### SOURCE MATERIAL
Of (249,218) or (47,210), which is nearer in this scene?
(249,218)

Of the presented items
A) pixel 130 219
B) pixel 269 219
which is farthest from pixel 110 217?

### WHAT YOU ARE ASKED TO DO
Copy all the lines above, requests included, and scale every coordinate in the answers by 1.15, rounding each result to a whole number with halves rounded up.

### EXERCISE ANSWER
Of (249,218) or (47,210), which is nearer in this scene?
(286,251)

Of the presented items
A) pixel 130 219
B) pixel 269 219
which is farthest from pixel 110 217?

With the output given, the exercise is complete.